● Pedido escrito
Segundo o texto exibido, a ideia da Fox era mandar Idiocracia diretamente para DVD. Explique, por favor, por que o filme acabou sendo lançado nos cinemas mesmo assim.

● Texto exibido
##############################
Ou quase isso – pelo menos, é o que observa o roteirista Etan Cohen, ao dar uma boa olhada num certo candidato à presidência dos EUA…
O ano era 2006. A Fox lançaria nos cinemas Idiocracia, filme dirigido por Mike Judge (criador da dupla Beavis & Butt-Head) – mas digamos que tudo indica que o lançamento nos cinemas, em apenas 130 salas ao invés do tradicional número mínimo de 600, foi meio que uma obrigação contratual para o estúdio. A ideia, segundo consta, era mandá-lo diretamente para DVD, mas não deu. Apenas alguns poucos jornalistas tiveram a chance de ver a comédia, que não chegou a ser exibida oficialmente para a imprensa (o que nunca é um bom sinal, diga-se).
##############################
● Material fornecido
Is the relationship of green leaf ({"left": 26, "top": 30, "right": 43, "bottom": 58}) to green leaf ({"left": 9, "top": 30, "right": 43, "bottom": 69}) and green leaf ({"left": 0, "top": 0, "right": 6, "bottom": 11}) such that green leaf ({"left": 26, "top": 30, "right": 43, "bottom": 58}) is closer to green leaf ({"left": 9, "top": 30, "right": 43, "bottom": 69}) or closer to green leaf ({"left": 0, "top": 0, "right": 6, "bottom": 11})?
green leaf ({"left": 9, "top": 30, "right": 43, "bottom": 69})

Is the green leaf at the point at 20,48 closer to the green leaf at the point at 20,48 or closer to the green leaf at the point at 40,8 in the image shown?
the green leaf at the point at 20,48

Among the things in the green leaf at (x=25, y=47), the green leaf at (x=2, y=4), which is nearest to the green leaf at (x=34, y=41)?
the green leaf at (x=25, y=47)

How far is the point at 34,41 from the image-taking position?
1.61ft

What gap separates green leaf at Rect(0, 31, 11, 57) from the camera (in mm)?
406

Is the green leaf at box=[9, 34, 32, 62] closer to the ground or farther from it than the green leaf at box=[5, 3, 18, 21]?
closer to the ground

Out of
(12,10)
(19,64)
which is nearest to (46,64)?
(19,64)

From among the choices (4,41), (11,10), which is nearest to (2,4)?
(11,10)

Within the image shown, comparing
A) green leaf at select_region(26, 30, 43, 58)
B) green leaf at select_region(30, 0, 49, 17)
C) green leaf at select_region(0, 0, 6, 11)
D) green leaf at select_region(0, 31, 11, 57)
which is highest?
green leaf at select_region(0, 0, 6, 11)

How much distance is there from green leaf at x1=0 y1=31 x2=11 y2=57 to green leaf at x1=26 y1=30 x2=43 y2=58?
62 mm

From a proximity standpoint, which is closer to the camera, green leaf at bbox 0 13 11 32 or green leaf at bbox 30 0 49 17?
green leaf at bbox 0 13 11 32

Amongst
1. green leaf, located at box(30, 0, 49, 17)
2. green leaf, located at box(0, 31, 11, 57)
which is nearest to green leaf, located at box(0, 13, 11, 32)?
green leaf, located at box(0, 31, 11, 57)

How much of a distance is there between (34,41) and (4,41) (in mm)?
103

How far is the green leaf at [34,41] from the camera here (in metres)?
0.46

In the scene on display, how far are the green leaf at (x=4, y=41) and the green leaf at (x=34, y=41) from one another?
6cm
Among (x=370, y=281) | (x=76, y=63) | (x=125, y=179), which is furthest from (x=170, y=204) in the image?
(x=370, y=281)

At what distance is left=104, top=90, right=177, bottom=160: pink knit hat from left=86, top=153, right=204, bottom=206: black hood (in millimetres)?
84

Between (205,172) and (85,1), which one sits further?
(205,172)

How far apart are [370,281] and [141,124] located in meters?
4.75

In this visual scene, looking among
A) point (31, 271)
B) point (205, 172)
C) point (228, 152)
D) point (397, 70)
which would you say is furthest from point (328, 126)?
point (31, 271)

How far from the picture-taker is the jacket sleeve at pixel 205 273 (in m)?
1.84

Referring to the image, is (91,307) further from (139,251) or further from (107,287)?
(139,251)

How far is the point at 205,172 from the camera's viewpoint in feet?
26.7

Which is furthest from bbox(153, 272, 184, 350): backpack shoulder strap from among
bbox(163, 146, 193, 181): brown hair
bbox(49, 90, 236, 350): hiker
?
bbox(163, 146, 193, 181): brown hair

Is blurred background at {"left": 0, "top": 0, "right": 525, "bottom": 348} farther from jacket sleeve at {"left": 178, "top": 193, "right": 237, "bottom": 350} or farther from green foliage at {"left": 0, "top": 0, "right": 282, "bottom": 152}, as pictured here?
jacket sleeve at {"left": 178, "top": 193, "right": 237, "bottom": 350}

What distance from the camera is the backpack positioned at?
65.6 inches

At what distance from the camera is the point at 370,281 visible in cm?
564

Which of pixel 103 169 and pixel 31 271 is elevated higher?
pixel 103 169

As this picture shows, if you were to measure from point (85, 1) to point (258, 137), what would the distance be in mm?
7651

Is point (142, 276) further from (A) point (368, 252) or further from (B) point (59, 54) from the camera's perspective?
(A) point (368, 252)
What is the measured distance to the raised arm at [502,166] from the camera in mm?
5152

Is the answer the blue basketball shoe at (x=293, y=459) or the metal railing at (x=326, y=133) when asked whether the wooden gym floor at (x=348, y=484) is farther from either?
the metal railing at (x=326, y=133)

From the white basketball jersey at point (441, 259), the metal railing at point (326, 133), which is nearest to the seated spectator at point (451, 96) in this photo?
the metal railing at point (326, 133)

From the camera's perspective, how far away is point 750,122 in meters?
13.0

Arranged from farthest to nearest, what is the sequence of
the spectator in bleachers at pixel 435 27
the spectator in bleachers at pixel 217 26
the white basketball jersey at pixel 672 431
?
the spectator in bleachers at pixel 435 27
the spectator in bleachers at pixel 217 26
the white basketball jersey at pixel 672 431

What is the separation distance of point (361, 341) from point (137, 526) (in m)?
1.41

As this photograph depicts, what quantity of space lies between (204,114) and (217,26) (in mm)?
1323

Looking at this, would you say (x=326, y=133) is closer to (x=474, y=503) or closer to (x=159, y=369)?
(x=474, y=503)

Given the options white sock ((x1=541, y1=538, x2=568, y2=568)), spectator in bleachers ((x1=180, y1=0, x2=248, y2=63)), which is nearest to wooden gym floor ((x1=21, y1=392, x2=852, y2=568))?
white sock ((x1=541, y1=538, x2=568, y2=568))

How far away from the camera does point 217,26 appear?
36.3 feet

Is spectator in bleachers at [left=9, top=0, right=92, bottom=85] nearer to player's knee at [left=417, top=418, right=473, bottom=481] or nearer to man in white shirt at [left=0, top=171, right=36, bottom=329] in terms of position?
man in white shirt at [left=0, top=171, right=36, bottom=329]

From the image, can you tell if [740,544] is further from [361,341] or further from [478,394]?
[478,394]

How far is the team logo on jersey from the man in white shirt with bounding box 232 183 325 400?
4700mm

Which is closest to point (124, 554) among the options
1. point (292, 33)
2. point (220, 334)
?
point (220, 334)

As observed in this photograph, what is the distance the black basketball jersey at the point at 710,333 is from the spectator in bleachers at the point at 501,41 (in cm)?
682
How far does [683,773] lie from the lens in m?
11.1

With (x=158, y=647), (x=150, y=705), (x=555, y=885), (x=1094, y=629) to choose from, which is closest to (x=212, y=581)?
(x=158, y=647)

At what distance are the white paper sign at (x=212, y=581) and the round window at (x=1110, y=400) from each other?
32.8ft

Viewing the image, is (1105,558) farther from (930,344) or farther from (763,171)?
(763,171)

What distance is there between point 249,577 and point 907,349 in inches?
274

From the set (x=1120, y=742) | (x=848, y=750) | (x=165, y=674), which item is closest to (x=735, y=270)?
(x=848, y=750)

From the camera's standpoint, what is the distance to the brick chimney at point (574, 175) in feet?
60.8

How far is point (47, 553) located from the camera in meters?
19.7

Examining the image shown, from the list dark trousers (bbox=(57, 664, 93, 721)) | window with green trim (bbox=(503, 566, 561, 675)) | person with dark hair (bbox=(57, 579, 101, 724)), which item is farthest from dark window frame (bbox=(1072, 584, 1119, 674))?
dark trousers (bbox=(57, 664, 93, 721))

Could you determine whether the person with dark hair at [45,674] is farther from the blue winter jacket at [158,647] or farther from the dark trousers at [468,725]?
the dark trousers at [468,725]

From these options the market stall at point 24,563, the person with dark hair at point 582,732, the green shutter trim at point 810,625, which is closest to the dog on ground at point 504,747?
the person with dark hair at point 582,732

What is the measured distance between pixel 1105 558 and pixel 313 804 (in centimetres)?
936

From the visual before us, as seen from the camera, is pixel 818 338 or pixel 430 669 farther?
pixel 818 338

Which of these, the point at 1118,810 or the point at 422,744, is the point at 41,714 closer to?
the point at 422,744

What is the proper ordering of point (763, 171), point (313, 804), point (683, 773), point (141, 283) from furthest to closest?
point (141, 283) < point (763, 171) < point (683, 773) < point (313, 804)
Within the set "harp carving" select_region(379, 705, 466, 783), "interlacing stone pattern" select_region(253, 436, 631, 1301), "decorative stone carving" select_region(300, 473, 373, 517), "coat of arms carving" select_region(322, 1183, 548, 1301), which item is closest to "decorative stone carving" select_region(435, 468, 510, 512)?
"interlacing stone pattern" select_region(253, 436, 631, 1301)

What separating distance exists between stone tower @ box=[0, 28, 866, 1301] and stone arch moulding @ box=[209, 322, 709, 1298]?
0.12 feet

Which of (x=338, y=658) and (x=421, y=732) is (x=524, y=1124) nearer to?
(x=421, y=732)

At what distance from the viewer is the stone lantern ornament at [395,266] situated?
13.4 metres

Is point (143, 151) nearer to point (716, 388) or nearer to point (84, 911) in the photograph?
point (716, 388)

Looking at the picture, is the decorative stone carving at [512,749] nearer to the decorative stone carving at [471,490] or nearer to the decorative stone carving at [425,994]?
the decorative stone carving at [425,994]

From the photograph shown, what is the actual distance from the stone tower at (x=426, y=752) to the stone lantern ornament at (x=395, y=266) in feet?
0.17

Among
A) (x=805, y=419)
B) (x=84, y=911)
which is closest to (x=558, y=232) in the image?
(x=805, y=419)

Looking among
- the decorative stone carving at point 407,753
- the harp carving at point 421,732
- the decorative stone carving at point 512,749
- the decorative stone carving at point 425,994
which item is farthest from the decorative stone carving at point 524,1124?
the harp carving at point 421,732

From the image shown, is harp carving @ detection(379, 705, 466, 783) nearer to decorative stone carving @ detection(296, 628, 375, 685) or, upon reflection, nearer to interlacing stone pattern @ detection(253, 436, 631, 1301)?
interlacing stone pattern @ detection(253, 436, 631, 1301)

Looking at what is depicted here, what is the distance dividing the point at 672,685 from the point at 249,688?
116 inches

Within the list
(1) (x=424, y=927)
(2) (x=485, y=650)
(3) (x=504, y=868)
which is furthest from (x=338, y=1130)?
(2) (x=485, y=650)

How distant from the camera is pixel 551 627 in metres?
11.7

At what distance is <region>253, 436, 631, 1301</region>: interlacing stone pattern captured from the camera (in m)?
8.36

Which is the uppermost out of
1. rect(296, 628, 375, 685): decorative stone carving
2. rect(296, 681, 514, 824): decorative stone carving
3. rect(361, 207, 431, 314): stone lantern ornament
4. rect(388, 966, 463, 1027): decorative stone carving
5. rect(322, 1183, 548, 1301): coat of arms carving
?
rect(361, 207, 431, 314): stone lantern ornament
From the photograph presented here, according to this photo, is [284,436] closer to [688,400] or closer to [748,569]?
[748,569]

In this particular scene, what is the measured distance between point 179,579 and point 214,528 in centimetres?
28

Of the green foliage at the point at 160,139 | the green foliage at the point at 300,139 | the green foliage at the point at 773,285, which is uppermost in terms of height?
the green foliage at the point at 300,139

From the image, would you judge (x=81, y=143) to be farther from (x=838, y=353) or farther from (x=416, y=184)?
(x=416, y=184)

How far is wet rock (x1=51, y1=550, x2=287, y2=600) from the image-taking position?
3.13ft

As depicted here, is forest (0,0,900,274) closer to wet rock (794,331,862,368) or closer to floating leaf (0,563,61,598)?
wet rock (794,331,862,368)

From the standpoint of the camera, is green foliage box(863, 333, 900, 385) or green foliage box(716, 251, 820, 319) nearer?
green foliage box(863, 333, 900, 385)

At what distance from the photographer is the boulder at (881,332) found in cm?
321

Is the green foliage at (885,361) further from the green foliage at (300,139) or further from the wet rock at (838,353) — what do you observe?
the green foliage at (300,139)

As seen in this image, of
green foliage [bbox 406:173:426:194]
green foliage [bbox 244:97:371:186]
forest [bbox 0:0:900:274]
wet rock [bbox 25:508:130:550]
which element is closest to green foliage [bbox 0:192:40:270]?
##############################
● Resolução do problema
Tudo indica que o lançamento nos cinemas foi meio que uma obrigação contratual para o estúdio. Por isso o filme chegou às salas, mas em apenas 130, em vez do tradicional número mínimo de 600.